## Goal of the exercise
What are the lines from the top of the entries through the one with "Way2Wealth Brokers Pvt. Ltd."? Write them out exactly, with no pictures.

*** Provided data Section Begins ***

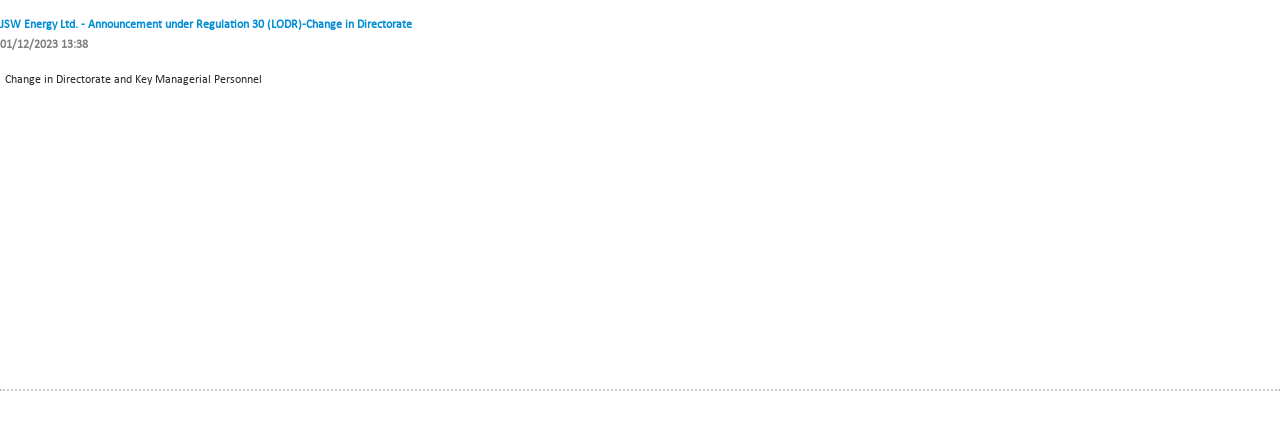

--- FILE ---
content_type: text/html; charset=utf-8
request_url: https://www.way2wealth.com/news-details.aspx?newsid=3430817&newstype=EOD&category=BSE
body_size: 2766
content:

<!DOCTYPE html>
<html xmlns="http://www.w3.org/1999/xhtml">
<head id="Head1"><title>
	Way2Wealth Brokers Pvt. Ltd.
</title><meta name="HandheldFriendly" content="True" /><meta name="MobileOptimized" content="320" /><meta name="viewport" content="width=device-width, initial-scale=1.0" /><link href="css/bootstrap.css?page=frame1" rel="stylesheet" /><link href="css/style.css?page=frame1" rel="stylesheet" /><link href="css/sprite.css?page=frame1" rel="stylesheet" /><link href="css/menu1.css?page=frame1" rel="stylesheet" /><link href="css/responsive-nav.css?page=frame1" rel="stylesheet" /></head>
<body class="popbody">
    <form method="post" action="./news-details.aspx?newsid=3430817&amp;newstype=EOD&amp;category=BSE" id="form1">
<div class="aspNetHidden">
<input type="hidden" name="__VIEWSTATE" id="__VIEWSTATE" value="/[base64]" />
</div>

<div class="aspNetHidden">

	<input type="hidden" name="__VIEWSTATEGENERATOR" id="__VIEWSTATEGENERATOR" value="898534C2" />
	<input type="hidden" name="__EVENTVALIDATION" id="__EVENTVALIDATION" value="/wEdAAK/tpGenfz4f0jUGgLWOZr4q43BY/FcgepNRrmtIJ5DxOvQ/evfP5bJQcKbF8cHYs+s7yiROWPwRd5JTYWFuHdh" />
</div>
    
    <input type="hidden" name="hf" id="hf" />
    <div class="BNtab">
        <table width="100%" border="0" cellpadding="0" cellspacing="0" style="margin: 0 auto;
            height: 482px;">
            <tr style="background-color: White; color: #2b2b2b;">
                <td colspan="2" align="left" valign="top">
                    <p class="P-T-10 bold pageheader bold" style="margin-top: 5px; color:#008DD5;">
                        <span id="lblheading">JSW Energy Ltd. - Announcement under Regulation 30 (LODR)-Change in Directorate</span><br />
                        <span id="lbldate" style="color:Gray;">01/12/2023 13:38</span></p>
                    <p class="mt15">
                        <div class="newsbluetxt" style="overflow-x: hidden; overflow-y: auto; width: 590;
                            padding-left: 5px; padding-right: 5px; height: 248px; text-align: justify;">
                            <span id="lblnewstext">Change in Directorate and Key Managerial Personnel</span>
                        </div>
                    </p>
                </td>
            </tr>
            <tr style="background-color: White; color: #000000;">
                <td colspan="2" align="left" valign="top" style="border-top: dotted 2px #cccccc;">
                    &nbsp;
                </td>
            </tr>
        </table>
    </div>
    </form>
</body>
</html>


--- FILE ---
content_type: text/css
request_url: https://www.way2wealth.com/css/responsive-nav.css?page=frame1
body_size: 2918
content:
/*! responsive-nav.js 1.0.32 by @viljamis */

.nav-collapse ul {
  margin: 7px 0 0 0;
  padding: 0;
  width: 100%;
  display: block;
  list-style: none;
}

.js .nav-collapse {
  clip: rect(0 0 0 0);
  max-height: 0;
  position: absolute;
  display: block;
  overflow: hidden;
  zoom: 1;
}

.nav-collapse.opened {
  max-height: 9999px;
}

.disable-pointer-events {
  pointer-events: none !important;
}

.nav-toggle {
  -webkit-tap-highlight-color: rgba(0,0,0,0);
  -webkit-touch-callout: none;
  -webkit-user-select: none;
  -moz-user-select: none;
  -ms-user-select: none;
  -o-user-select: none;
  user-select: none;
}
.nav-collapse,
.nav-collapse * {
  -moz-box-sizing: border-box;
  -webkit-box-sizing: border-box;
  box-sizing: border-box;
}

.nav-collapse,
.nav-collapse ul {
  list-style: none;
  width: 100%;
  float: left;
}

.nav-collapse li {
  float: left;
  width: 100%;
}
/* ------------------------------------------
  NAV TOGGLE STYLES
--------------------------------------------- */

.nav-toggle {
  -webkit-font-smoothing: antialiased;
  -moz-osx-font-smoothing: grayscale;
  -webkit-touch-callout: none;
  -webkit-user-select: none;
  -moz-user-select: none;
  -ms-user-select: none;
  user-select: none;
  text-decoration: none;
  text-indent: -999px;
  position: relative;
  overflow: hidden;
  width: 50px;
  height: 40px;
  float: right;
}

.nav-toggle:before {
  color: #000; /* Edit this to change the icon color */
  font-style: normal;
  font-weight: normal;
  font-variant: normal;
  font-size: 28px;
  text-transform: none;
  position: absolute;
  content: "+";
  text-indent: 0;
  text-align: center;
  line-height: 40px;
  speak: none;
  width: 100%;
  top: 0;
  left: 0;
  background:#F7D009
}

.nav-toggle.active::before {
  font-size: 24px;
  content:"x";
}
.nav-collapse{ margin-top:-22px}
.nav-collapse a {
  font-family: 'Calibrib'; font-size:13px;
  text-transform:uppercase;	
  color: #fff;
  text-decoration: none;
  width: 100%;
  background: #949494;
  border-bottom: 1px solid white;
  padding: 5px 10px;
  float: left;
}
.nav-collapse a:hover,.nav-collapse a.active {
	background:#6CB22E
  }
  .nav-collapse li a:hover,.nav-collapse li.active a {
	background:#6CB22E !important;
  }
.nav-collapse a.select {
	background:#6CB22E url(../images/selarw.png) no-repeat 95% 50%
  }
.nav-collapse ul ul a {
  background: #ca3716;
  padding-left: 2em;
}

@media screen and (min-width: 50em) {
  .nav-collapse a {
    margin: 0;
    padding: 0.3em 0.8em;
    float: left;
    text-align: center;
    border-bottom: 0;
    border-right: 1px solid  #000;
  }
    .nav-collapse li {
    width: 10%;
    *width: 9.9%; /* IE7 Hack */
    _width: 9%; /* IE6 Hack */
  }
  .nav-collapse ul ul a {
    display: none;
  }
  .js .nav-collapse {
    position: relative;
  }
  .js .nav-collapse.closed {
    max-height: none;
  }
  .nav-toggle {
    display: none;
  }
}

*** Provided data Section Ends ***

## Result for this task
--- FILE ---
content_type: text/html; charset=utf-8
request_url: https://www.way2wealth.com/news-details.aspx?newsid=3430817&newstype=EOD&category=BSE
body_size: 2766
content:

<!DOCTYPE html>
<html xmlns="http://www.w3.org/1999/xhtml">
<head id="Head1"><title>
	Way2Wealth Brokers Pvt. Ltd.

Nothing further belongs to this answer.